Problem statement: Reproduce, without any alteration, the entries from the line containing "Of the provided" up to and including the line containing "1702 centimetres".

Begin Data in this exercise

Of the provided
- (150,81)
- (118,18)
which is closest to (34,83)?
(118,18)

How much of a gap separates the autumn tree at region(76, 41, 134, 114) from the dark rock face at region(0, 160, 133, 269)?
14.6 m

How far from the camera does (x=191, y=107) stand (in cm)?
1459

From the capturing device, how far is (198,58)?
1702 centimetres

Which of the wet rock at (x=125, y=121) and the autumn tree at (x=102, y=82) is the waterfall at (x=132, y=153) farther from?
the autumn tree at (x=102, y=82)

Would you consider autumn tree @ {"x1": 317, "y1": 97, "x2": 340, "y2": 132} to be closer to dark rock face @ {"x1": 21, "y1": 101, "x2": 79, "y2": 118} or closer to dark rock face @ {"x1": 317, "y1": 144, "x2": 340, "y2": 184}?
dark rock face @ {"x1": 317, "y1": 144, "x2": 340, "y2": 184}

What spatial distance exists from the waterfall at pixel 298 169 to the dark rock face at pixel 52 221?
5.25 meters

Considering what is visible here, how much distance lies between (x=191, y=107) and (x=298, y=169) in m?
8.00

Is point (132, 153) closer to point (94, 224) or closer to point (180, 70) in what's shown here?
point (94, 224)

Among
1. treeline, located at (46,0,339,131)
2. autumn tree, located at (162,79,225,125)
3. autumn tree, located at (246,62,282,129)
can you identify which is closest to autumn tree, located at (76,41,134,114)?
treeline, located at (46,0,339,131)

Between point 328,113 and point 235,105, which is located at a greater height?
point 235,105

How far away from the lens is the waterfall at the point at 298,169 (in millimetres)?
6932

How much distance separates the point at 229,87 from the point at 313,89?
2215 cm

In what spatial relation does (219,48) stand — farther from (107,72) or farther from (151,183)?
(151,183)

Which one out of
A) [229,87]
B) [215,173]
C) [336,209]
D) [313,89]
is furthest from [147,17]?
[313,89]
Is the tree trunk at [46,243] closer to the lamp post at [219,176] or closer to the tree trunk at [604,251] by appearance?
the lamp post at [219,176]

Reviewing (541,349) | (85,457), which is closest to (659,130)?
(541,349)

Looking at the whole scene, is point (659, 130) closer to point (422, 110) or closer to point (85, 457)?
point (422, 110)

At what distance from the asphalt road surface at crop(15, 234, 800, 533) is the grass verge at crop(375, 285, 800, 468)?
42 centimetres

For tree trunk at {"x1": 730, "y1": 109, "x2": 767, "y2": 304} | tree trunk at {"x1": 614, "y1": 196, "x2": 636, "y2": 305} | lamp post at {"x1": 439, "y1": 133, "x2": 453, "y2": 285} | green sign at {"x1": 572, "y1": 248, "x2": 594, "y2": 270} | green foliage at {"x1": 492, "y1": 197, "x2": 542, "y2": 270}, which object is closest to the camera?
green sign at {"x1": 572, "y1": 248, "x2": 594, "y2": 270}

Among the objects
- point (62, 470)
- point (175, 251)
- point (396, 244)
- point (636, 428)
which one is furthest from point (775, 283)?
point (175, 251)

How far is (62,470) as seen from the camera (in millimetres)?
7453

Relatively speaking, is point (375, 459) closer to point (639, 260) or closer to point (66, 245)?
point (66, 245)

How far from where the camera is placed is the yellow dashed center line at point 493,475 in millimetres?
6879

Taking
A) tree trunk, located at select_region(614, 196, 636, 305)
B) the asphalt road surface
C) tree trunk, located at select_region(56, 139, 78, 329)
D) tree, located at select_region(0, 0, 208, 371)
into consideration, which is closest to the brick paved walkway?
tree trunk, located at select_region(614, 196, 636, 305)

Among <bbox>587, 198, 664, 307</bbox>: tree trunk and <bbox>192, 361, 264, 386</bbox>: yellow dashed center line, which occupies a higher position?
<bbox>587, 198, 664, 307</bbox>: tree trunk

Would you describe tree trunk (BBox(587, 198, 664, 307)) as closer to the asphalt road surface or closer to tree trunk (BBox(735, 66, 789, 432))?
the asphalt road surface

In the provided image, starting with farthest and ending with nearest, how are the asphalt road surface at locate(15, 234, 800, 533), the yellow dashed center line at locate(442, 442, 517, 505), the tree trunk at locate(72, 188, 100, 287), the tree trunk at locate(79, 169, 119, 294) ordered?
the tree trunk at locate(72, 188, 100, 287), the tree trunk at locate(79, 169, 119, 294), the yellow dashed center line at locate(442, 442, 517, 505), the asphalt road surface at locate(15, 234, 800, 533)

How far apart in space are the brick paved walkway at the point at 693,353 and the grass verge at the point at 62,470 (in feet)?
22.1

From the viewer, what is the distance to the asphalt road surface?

End Data in this exercise
Begin Data in this exercise

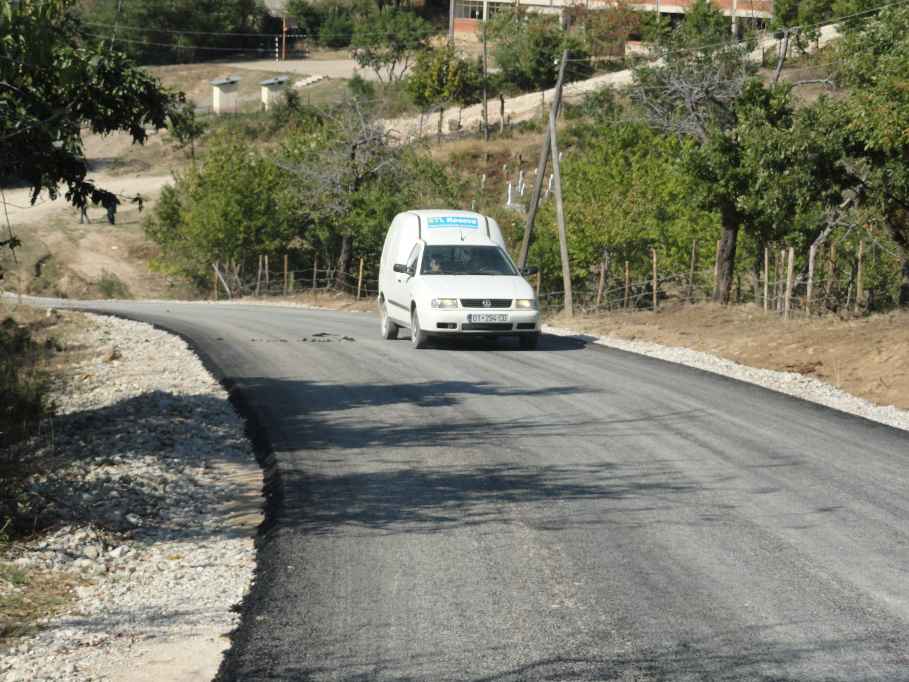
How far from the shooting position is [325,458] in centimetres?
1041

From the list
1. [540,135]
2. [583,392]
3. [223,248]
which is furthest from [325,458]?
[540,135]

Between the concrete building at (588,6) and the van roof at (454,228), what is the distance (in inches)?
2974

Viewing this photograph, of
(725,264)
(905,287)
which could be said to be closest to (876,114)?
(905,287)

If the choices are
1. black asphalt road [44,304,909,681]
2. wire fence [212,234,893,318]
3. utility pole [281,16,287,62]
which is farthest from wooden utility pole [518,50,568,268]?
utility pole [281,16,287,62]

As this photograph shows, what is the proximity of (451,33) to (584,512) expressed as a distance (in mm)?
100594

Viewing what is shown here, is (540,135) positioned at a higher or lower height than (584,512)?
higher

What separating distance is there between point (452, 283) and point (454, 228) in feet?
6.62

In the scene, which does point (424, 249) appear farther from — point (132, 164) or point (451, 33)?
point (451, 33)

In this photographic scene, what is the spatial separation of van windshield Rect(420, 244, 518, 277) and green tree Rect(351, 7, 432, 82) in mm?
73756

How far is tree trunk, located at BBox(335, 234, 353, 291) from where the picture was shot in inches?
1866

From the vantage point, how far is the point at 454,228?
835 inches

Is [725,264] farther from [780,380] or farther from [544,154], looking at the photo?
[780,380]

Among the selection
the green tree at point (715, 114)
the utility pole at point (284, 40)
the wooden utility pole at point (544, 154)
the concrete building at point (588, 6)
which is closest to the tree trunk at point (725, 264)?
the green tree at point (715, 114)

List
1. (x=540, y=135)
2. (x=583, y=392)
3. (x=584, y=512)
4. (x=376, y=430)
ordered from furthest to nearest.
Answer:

End Data in this exercise

Output of the exercise:
Of the provided
- (150,81)
- (118,18)
which is closest to (34,83)?
(118,18)

How much of a gap separates the autumn tree at region(76, 41, 134, 114) from the dark rock face at region(0, 160, 133, 269)?
14.6 m

How far from the camera does (x=191, y=107) stand (in cm)?
1459

From the capturing device, how far is (198,58)?
1702 centimetres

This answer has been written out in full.